EFs are often associated with syndromes, even ones that are not founded on the EF deficiency:
For example, Generalized Anxiety Disorder (GAD) involves neural circuits routed through a number of subcortical structures classified as part of the limbic system, with the paths of these circuits also passing through the frontal lobes. While dysfunction of the neural circuit within the limbic system might be the root cause of the person's anxiety disorder, the disruption of the circuit within the subcortical region can impact the frontal lobes. This results in executive function difficulties while the person is in a state of anxiety. Therefore, some of the diagnostic criteria for GAD include difficulty controlling worry, difficulty concentrating, irritability, and sleep disturbance. All of these symptoms represent difficulty with the engagement of various executive function capacities, which are the outcome of experiencing anxiety. (p.77; their italics, but my bold type added)
As this passage implies, EFs such as "focus" are constructs that describe capacities emerging from the interaction of brain structures (in the case of "focus," these structures likely include the anterior cingulate and the dorsilateral prefrontal cortex) (p.83). The authors overview the likely brain structures associated with all 23 EFs (pp.83-85).

The authors discuss assessment as well, overviewing common EF measures and how they are combined to initiate measurable production decrement cascades (pp.120-122) and production increment cascades (pp.124-125). They note that EF difficulties are often not recognized unless they combine both learning difficulties and production difficulties: when the child has only learning difficulties, these are often not recognized, and when the child has only production difficulties, these are typically attributed to character flaws (i.e., the child is learning, but just doesn't want to do her homework) (p.137).

Fortunately, change is possible: "brain function can be altered through intervention" (p.179): Children can be taught how to activate neural networks to achieve positive goals (p.180). Beyond those interventions, the brain will typically mature: "for many children faced with overly aggressive expectations for brain maturation, a little time may be all that is needed to achieve the desired levels of self-direction. For others with more substantial delays, the ultimate solution to the executive difficulties being experienced may simply be much more time" (p.184).

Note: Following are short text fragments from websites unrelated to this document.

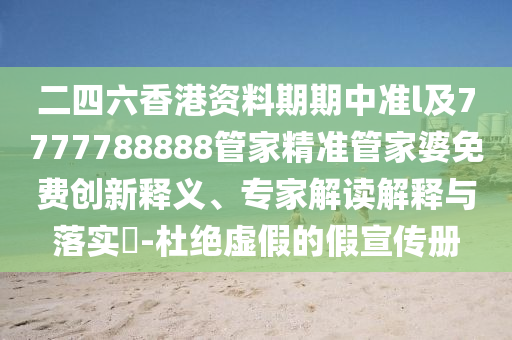 二四六香港資料期期中準(zhǔn)l及7777788888管家精準(zhǔn)管家婆免費(fèi)創(chuàng)新釋義、專(zhuān)家解讀解釋與落實(shí)?-杜絕虛假的假宣傳冊(cè)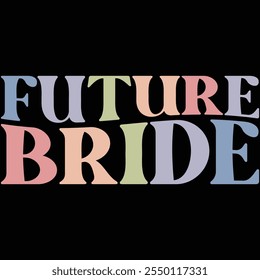 Future Bride T-shirt Design, T-shirt Design, Bride , Bride Shirt, Retro, Funny, Marriage, Bride Gift, Wedding, Engagement, T-shirt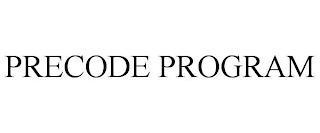 PRECODE PROGRAM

How much more? "Children with ADHD typically experience a 30% delay in the development of specific self-regulation capacities"—so if you are waiting for your child to exhibit the self-direction of a 20-year-old, you may have to wait until she is 30 (p.184). That's a long time—but it will happen.

I found this book to be fascinating. It's not uniformly well written, but I found it to be accessible. It helped me to think through some of Vygotsky's work on "self-mastery" and the ideological aspects surrounding his work, which largely focused on using semiotic tools to achieve that self-mastery. But it also helped me to think about the students who enter my classroom, some with documented disabilities, some without. Reading this book has helped me to better understand the challenges that some of these students face as they tackle our complex assignments, as well as the incorrect moral evaluations they may have received as they poured effort into schoolwork that was once beyond their capacities. For understanding both aspects, I recommend this book.